§ Task statement
Write out everything in the guide below on wrapping ML interatomic potentials, from "Capability fields" down to "(not just Batch)", copying the text word for word.

++++ Quoted passage

Models: Wrapping ML Interatomic Potentials

The ALCHEMI Toolkit uses a standardized interface — BaseModelMixin — that sits between your PyTorch model and the rest of the framework (dynamics, data loading, active learning). Any machine-learning interatomic potential (MLIP) can be used with the toolkit as long as it is wrapped with this interface.

This guide covers:

1. What models are currently supported out of the box.

2. The three building blocks: ModelCard, ModelConfig, and BaseModelMixin.

3. How to wrap your own model, using DemoModelWrapper as a worked example.

Supported models

The nvalchemi.models package ships wrappers for the following potentials:

Wrapper class	Underlying model	Notes
DemoModelWrapper	DemoModel	Non-invariant demo; useful for testing and tutorials
AIMNet2Wrapper	AIMNet2	Requires the aimnet2 optional dependency
ScaleShiftMACEWrapper	ScaleShiftMACE	Requires the mace-torch optional dependency

AIMNet2Wrapper and ScaleShiftMACEWrapper are lazily imported — they only load when accessed, so missing dependencies will not break other imports.

Architecture overview

A wrapped model uses multiple inheritance: your existing nn.Module subclass provides the forward pass, while BaseModelMixin adds the standardized interface.

Multiple-inheritance pattern for model wrapping.

The wrapper’s forward method follows a three-step pipeline:

1. adapt_input — convert AtomicData / Batch into the keyword arguments your model expects.

2. super().forward — call the underlying model unchanged.

3. adapt_output — map raw model outputs to the framework’s ModelOutputs ordered dictionary.

ModelCard: declaring capabilities

ModelCard is an immutable Pydantic model that describes what a model can compute and what inputs it requires. Every wrapper must return a ModelCard from its model_card property.

Capability fields

Field	Default	Meaning
forces_via_autograd	(required)	True if forces come from autograd of the energy
supports_energies	True	Model can predict energies
supports_forces	False	Model can predict forces
supports_stresses	False	Model can predict stress tensors
supports_hessians	False	Model can predict Hessians
supports_dipoles	False	Model can predict dipole moments
supports_pbc	False	Model handles periodic boundary conditions
supports_non_batch	False	Model accepts single AtomicData (not just Batch)

++++++++
++++ Data

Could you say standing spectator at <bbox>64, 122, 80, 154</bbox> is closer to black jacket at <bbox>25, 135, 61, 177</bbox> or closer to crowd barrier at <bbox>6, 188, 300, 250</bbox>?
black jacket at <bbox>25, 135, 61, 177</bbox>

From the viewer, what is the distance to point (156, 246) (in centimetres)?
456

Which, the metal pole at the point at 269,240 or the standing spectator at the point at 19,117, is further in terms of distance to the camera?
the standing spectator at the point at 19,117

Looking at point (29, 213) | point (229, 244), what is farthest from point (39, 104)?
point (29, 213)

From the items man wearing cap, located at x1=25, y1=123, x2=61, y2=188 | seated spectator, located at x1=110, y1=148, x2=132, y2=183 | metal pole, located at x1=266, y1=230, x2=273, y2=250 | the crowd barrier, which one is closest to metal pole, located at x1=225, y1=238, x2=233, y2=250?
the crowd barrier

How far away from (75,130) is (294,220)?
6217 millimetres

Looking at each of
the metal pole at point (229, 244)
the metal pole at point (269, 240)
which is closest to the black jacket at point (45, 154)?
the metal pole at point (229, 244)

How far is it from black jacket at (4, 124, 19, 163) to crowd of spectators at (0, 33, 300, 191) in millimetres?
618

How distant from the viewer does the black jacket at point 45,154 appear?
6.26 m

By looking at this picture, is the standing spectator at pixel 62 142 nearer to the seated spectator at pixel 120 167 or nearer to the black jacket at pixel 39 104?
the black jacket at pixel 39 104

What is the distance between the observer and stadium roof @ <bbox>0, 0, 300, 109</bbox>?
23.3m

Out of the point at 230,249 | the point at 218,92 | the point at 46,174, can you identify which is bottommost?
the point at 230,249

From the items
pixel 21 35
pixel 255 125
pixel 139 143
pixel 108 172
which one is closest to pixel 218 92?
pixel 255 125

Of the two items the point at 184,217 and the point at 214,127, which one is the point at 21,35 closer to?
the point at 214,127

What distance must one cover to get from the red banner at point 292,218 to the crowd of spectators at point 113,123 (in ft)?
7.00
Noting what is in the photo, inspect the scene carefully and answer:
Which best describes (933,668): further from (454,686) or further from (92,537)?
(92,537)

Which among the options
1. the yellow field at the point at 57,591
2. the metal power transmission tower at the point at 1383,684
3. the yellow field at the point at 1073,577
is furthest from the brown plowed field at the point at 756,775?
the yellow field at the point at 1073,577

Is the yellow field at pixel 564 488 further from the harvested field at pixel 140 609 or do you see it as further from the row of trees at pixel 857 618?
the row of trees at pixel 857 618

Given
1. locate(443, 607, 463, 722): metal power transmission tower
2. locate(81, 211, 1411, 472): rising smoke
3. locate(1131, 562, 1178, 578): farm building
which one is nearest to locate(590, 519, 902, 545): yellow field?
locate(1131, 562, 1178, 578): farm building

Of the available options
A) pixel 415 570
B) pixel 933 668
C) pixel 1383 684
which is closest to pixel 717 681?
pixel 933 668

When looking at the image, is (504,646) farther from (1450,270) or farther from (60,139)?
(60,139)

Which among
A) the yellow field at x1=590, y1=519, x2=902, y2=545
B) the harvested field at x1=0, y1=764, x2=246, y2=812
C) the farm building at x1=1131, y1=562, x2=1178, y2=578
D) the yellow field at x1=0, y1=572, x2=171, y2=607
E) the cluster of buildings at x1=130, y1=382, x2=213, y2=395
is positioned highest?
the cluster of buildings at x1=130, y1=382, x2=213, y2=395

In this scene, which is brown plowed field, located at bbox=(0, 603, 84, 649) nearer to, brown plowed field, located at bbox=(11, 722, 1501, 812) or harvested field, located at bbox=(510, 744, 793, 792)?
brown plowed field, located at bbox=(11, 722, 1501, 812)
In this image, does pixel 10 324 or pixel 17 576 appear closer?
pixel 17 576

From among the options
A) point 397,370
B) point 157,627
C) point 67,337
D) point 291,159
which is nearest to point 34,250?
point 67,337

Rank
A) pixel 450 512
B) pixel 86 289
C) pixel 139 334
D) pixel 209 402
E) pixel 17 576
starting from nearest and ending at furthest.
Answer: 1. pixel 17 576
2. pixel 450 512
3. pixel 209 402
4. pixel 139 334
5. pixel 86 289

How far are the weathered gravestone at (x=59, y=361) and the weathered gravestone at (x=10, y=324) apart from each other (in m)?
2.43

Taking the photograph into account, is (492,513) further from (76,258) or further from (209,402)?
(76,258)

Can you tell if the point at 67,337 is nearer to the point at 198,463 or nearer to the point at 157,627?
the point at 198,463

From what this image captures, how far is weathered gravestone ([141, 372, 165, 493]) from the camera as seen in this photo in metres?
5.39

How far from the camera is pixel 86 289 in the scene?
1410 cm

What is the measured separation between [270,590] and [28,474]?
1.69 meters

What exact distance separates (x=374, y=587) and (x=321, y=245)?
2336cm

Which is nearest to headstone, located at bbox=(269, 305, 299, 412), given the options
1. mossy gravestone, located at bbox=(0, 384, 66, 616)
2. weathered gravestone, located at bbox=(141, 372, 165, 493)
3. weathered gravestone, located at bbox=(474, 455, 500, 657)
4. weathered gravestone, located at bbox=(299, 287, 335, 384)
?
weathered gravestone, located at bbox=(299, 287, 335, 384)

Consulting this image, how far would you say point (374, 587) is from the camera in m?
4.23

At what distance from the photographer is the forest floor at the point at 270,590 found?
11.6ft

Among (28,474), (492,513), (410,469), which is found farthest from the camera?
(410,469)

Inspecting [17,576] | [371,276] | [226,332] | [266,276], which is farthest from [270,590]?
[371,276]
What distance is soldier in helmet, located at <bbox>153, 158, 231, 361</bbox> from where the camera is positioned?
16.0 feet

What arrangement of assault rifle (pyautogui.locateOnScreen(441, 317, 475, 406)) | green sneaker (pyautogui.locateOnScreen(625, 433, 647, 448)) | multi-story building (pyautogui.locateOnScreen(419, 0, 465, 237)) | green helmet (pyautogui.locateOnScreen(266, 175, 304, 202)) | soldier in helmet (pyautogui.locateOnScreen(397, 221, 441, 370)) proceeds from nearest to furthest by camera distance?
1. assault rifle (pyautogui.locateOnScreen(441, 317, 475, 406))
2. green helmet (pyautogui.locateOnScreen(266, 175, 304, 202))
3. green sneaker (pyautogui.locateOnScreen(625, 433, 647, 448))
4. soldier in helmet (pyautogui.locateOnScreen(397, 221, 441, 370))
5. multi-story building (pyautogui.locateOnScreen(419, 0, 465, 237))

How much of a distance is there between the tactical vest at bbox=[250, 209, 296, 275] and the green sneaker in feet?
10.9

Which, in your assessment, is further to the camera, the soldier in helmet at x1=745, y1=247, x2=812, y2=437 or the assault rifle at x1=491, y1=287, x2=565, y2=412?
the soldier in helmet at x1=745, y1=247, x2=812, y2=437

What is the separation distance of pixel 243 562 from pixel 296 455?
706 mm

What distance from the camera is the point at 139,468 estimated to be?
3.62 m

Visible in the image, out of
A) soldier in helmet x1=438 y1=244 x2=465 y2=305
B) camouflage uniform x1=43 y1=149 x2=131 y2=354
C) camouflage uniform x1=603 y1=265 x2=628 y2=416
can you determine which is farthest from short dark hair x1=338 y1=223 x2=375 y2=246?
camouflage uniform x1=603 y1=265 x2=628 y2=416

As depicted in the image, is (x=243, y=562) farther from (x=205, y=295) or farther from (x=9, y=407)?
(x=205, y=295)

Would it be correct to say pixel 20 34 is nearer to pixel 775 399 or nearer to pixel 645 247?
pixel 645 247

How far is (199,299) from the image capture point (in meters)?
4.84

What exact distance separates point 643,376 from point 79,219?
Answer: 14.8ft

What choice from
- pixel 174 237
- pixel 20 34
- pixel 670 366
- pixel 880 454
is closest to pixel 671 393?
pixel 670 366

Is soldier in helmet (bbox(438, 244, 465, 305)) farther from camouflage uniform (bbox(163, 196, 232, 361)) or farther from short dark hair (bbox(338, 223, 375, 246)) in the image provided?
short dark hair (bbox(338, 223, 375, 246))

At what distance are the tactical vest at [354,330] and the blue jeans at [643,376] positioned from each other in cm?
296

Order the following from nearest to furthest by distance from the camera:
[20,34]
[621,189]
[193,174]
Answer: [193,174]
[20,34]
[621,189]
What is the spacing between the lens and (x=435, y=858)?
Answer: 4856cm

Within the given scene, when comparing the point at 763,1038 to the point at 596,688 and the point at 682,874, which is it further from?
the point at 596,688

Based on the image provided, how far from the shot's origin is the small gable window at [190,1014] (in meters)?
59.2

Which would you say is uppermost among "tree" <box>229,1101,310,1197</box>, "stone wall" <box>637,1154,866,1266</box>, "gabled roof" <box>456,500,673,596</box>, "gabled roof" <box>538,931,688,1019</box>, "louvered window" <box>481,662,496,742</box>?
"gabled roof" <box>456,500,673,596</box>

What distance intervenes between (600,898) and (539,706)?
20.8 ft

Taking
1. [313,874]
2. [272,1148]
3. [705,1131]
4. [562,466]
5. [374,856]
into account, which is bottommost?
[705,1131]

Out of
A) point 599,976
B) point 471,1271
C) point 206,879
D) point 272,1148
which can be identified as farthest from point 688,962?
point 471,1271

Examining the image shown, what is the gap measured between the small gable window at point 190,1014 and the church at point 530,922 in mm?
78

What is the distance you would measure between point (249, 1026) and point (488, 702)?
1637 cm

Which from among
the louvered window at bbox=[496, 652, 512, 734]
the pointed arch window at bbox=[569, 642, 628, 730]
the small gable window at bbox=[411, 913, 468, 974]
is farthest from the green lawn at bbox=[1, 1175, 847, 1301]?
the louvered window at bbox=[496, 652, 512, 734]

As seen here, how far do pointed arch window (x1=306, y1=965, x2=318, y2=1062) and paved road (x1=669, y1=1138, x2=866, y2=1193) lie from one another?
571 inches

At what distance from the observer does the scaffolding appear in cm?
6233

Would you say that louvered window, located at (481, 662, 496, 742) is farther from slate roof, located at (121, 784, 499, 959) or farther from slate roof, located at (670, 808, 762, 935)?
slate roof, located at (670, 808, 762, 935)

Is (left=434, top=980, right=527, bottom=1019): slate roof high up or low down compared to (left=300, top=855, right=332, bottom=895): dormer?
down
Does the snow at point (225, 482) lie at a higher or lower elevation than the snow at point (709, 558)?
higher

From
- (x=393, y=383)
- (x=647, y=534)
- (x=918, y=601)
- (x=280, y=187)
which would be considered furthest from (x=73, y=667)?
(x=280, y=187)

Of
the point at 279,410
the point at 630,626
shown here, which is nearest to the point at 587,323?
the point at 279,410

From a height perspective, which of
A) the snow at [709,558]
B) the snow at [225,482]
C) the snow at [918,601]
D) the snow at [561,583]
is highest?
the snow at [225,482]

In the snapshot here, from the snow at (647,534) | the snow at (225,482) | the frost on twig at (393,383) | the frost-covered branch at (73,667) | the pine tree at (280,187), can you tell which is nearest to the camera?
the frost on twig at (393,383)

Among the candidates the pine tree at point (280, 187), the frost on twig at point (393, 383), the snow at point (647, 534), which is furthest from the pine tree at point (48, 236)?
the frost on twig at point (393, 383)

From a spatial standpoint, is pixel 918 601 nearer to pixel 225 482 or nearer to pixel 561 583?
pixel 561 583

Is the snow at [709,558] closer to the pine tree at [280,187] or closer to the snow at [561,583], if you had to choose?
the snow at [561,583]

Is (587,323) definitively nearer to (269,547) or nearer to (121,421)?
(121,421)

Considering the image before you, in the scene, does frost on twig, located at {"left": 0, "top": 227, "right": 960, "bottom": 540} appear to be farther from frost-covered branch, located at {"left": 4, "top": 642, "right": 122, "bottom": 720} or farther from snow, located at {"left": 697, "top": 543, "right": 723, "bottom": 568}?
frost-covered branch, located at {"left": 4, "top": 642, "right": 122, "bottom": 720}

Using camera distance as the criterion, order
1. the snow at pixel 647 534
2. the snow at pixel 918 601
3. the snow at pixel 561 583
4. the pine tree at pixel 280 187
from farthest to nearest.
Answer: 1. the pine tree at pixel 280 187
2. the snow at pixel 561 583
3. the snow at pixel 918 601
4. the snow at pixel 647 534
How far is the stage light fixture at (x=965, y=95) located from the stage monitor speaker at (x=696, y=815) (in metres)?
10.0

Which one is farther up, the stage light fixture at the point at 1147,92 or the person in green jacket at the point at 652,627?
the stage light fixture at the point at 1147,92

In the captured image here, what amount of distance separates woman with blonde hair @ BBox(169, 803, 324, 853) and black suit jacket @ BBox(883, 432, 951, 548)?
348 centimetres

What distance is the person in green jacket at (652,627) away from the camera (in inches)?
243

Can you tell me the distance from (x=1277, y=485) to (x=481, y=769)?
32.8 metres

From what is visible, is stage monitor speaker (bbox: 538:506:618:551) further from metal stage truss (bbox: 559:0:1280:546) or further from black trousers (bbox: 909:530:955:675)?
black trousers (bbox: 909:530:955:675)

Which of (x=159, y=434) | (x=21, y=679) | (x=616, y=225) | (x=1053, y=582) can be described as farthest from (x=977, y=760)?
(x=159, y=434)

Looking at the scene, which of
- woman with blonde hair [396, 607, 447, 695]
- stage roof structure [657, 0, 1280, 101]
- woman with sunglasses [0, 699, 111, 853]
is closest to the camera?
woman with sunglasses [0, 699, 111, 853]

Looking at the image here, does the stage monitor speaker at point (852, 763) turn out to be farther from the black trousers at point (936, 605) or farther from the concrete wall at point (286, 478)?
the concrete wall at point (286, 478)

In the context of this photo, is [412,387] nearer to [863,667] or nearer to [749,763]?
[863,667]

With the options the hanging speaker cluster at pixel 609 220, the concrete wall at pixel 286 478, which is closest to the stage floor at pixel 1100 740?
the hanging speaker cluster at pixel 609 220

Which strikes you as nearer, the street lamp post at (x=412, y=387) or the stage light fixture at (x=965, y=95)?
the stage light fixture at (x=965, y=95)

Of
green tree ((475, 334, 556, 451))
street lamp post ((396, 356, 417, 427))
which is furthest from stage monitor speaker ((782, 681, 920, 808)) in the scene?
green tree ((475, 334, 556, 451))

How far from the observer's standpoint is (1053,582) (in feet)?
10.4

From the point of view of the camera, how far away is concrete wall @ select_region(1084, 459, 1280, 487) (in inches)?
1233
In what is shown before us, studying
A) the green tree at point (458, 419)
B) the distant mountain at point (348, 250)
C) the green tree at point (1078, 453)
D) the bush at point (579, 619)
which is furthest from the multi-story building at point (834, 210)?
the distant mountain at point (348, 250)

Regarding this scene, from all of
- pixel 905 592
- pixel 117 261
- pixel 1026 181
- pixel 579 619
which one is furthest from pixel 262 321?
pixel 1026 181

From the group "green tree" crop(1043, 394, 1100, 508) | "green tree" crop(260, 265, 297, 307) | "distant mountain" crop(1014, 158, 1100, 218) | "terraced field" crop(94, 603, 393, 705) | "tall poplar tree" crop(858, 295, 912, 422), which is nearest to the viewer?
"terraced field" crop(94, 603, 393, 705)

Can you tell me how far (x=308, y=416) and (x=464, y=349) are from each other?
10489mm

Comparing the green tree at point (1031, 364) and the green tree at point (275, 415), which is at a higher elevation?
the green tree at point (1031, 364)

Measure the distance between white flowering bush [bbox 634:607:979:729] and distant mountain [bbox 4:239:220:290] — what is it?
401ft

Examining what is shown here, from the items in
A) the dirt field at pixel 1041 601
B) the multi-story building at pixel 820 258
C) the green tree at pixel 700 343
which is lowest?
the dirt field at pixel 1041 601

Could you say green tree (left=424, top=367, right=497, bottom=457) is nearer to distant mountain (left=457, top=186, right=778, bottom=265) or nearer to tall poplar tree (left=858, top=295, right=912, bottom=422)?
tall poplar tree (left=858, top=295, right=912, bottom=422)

++++++++

§ Response to the task
Capability fields

Field	Default	Meaning
forces_via_autograd	(required)	True if forces come from autograd of the energy
supports_energies	True	Model can predict energies
supports_forces	False	Model can predict forces
supports_stresses	False	Model can predict stress tensors
supports_hessians	False	Model can predict Hessians
supports_dipoles	False	Model can predict dipole moments
supports_pbc	False	Model handles periodic boundary conditions
supports_non_batch	False	Model accepts single AtomicData (not just Batch)